WHAT IS EXPECTED: For this exercise, return exactly the lines of the material below that begin at the one with "Volkner's Jolteon" and stop after the one with "Bristol, Bluetick Coonhound Puppy".

*** RECORDS SUPPLIED ***

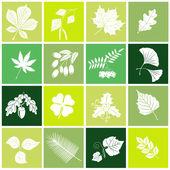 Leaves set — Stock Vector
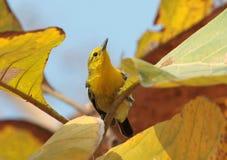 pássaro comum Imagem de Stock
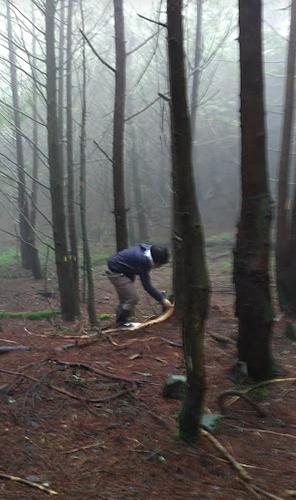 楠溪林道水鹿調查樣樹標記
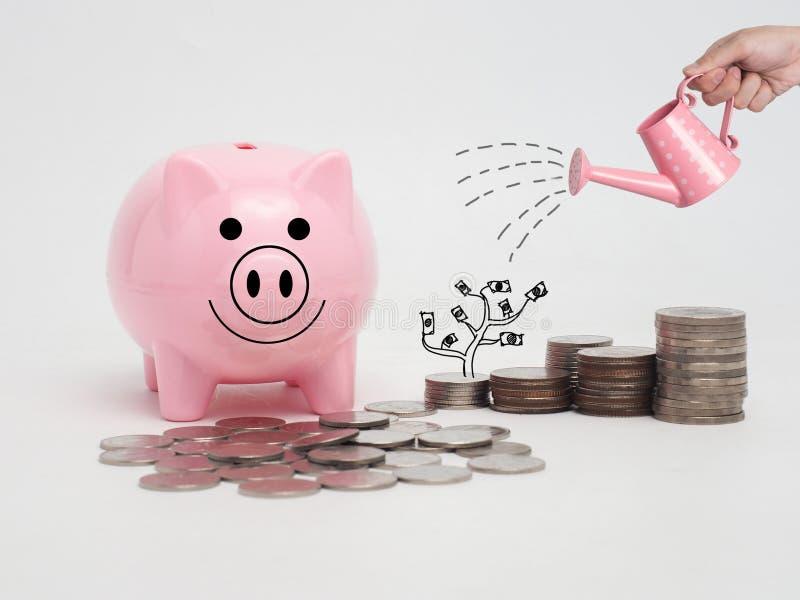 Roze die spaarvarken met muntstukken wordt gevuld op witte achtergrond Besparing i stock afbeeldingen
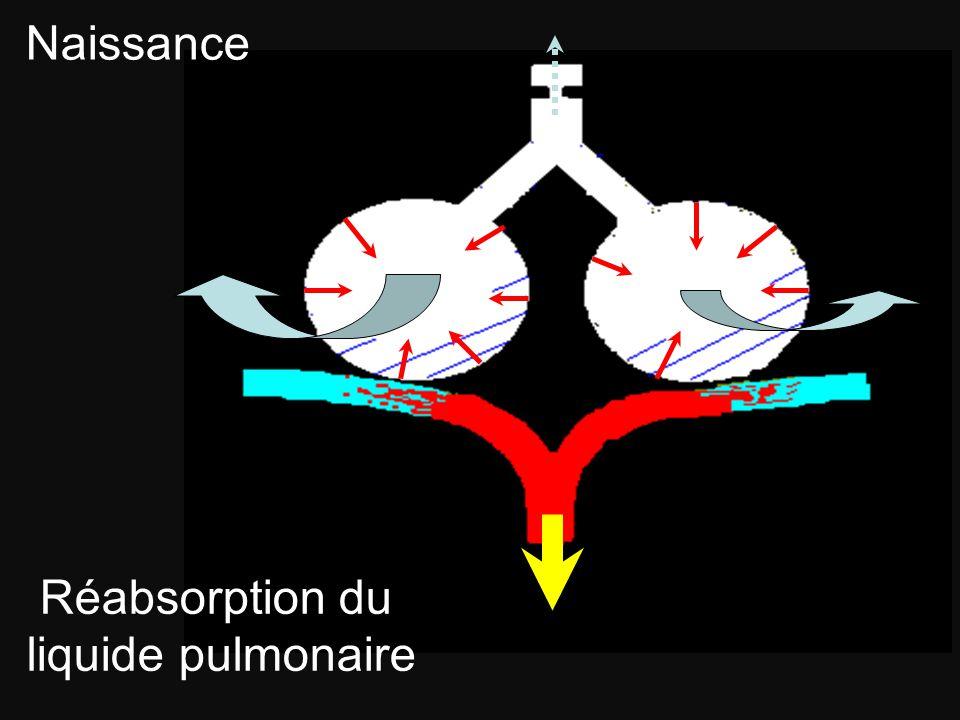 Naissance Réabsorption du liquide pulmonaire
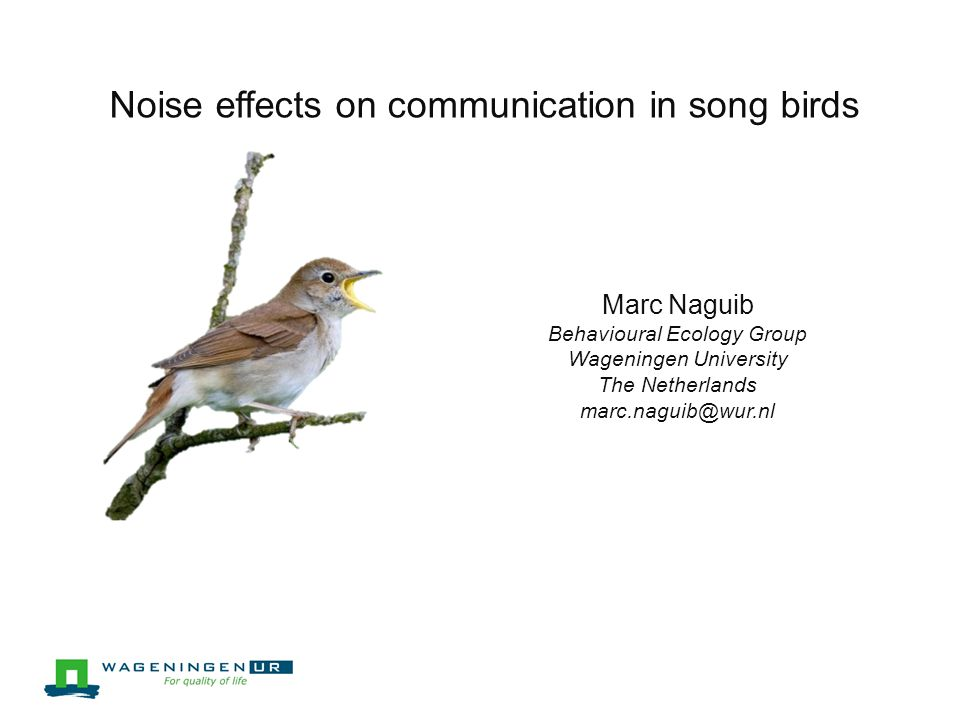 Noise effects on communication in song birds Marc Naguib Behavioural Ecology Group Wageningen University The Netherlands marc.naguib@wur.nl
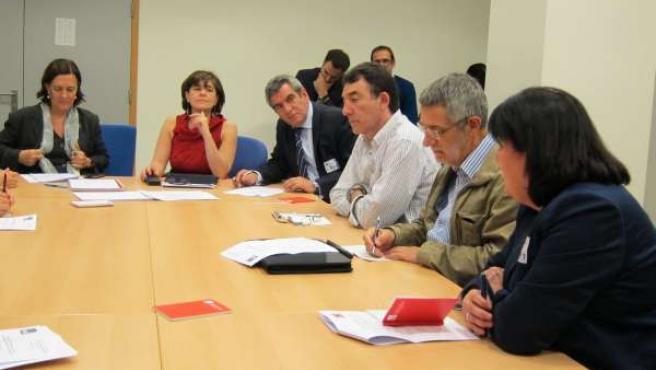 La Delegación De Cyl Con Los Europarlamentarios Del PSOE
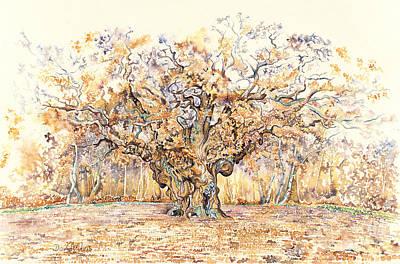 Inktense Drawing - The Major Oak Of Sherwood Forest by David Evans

***
*** RECORDS SUPPLIED ***

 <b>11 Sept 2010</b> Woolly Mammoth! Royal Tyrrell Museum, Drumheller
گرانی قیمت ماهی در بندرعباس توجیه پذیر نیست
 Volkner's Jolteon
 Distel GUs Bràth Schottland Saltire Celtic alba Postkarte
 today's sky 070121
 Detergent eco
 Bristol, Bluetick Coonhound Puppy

***
*** RECORDS SUPPLIED ***

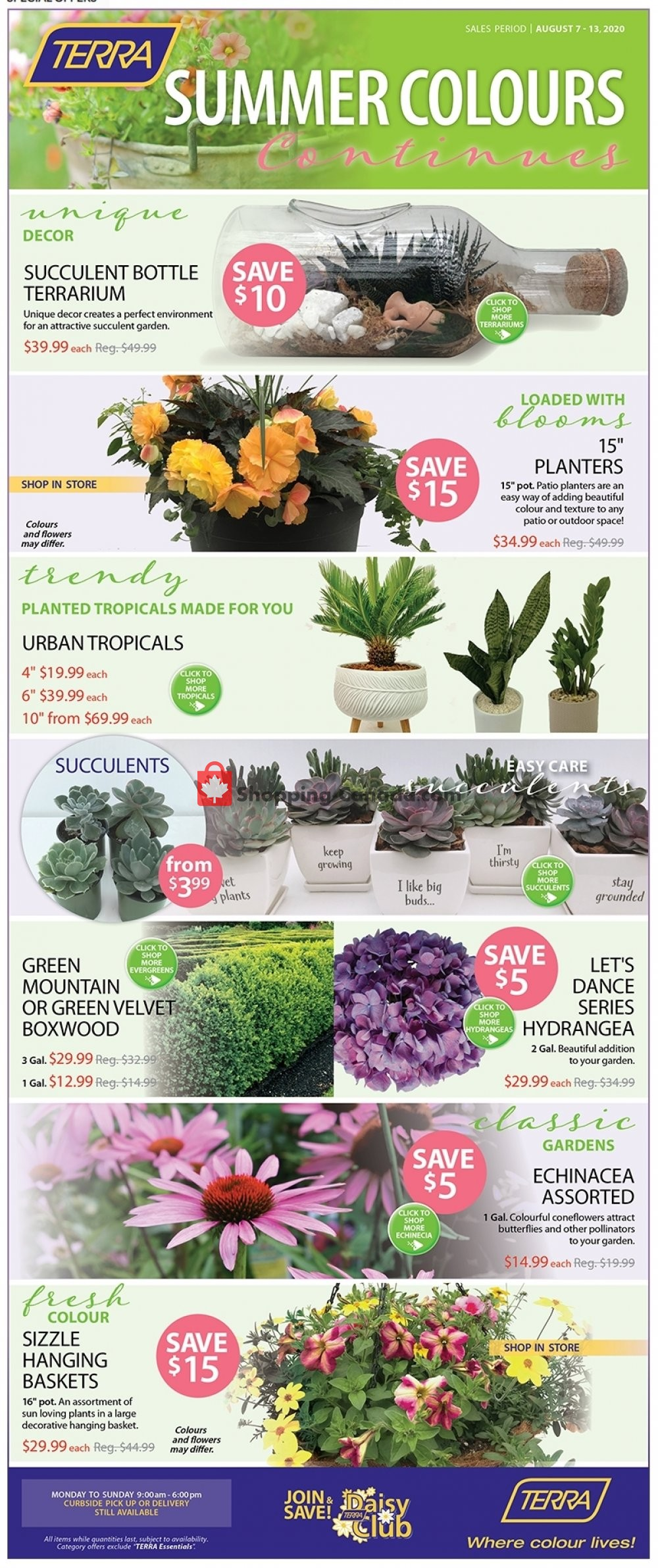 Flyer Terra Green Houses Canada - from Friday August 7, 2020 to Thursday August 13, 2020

***

ANSWER AREA:
 Volkner's Jolteon
 Distel GUs Bràth Schottland Saltire Celtic alba Postkarte
 today's sky 070121
 Detergent eco
 Bristol, Bluetick Coonhound Puppy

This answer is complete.